SOURCE MATERIAL:
════════
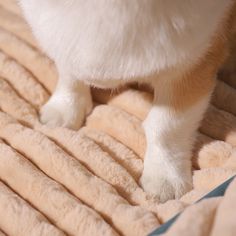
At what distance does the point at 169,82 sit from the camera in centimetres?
106

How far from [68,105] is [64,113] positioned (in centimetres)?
2

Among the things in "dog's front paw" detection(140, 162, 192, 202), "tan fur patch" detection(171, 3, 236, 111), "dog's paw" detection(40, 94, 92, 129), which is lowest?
"dog's front paw" detection(140, 162, 192, 202)

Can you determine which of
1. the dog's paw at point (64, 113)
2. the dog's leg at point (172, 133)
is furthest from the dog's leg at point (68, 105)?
the dog's leg at point (172, 133)

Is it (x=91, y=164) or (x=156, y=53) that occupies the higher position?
(x=156, y=53)

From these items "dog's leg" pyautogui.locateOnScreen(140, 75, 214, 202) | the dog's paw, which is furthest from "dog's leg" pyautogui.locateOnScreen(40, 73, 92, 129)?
"dog's leg" pyautogui.locateOnScreen(140, 75, 214, 202)

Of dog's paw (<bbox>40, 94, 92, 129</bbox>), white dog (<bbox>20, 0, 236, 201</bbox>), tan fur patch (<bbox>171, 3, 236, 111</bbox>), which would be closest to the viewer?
white dog (<bbox>20, 0, 236, 201</bbox>)

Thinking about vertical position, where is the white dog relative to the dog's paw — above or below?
above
════════
GIVEN INSTRUCTION:
Convert every line of the records above into a JSON list of strings, one string per line. Skip blank lines and leave out the pictures.

REPLY TO THE TASK:
[
  "At what distance does the point at 169,82 sit from the camera in centimetres?",
  "106",
  "How far from [68,105] is [64,113] positioned (in centimetres)?",
  "2",
  "Among the things in \"dog's front paw\" detection(140, 162, 192, 202), \"tan fur patch\" detection(171, 3, 236, 111), \"dog's paw\" detection(40, 94, 92, 129), which is lowest?",
  "\"dog's front paw\" detection(140, 162, 192, 202)",
  "Can you determine which of",
  "1. the dog's paw at point (64, 113)",
  "2. the dog's leg at point (172, 133)",
  "is furthest from the dog's leg at point (68, 105)?",
  "the dog's leg at point (172, 133)",
  "Is it (x=91, y=164) or (x=156, y=53) that occupies the higher position?",
  "(x=156, y=53)",
  "From these items \"dog's leg\" pyautogui.locateOnScreen(140, 75, 214, 202) | the dog's paw, which is furthest from \"dog's leg\" pyautogui.locateOnScreen(40, 73, 92, 129)?",
  "\"dog's leg\" pyautogui.locateOnScreen(140, 75, 214, 202)",
  "Of dog's paw (<bbox>40, 94, 92, 129</bbox>), white dog (<bbox>20, 0, 236, 201</bbox>), tan fur patch (<bbox>171, 3, 236, 111</bbox>), which would be closest to the viewer?",
  "white dog (<bbox>20, 0, 236, 201</bbox>)",
  "Thinking about vertical position, where is the white dog relative to the dog's paw — above or below?",
  "above"
]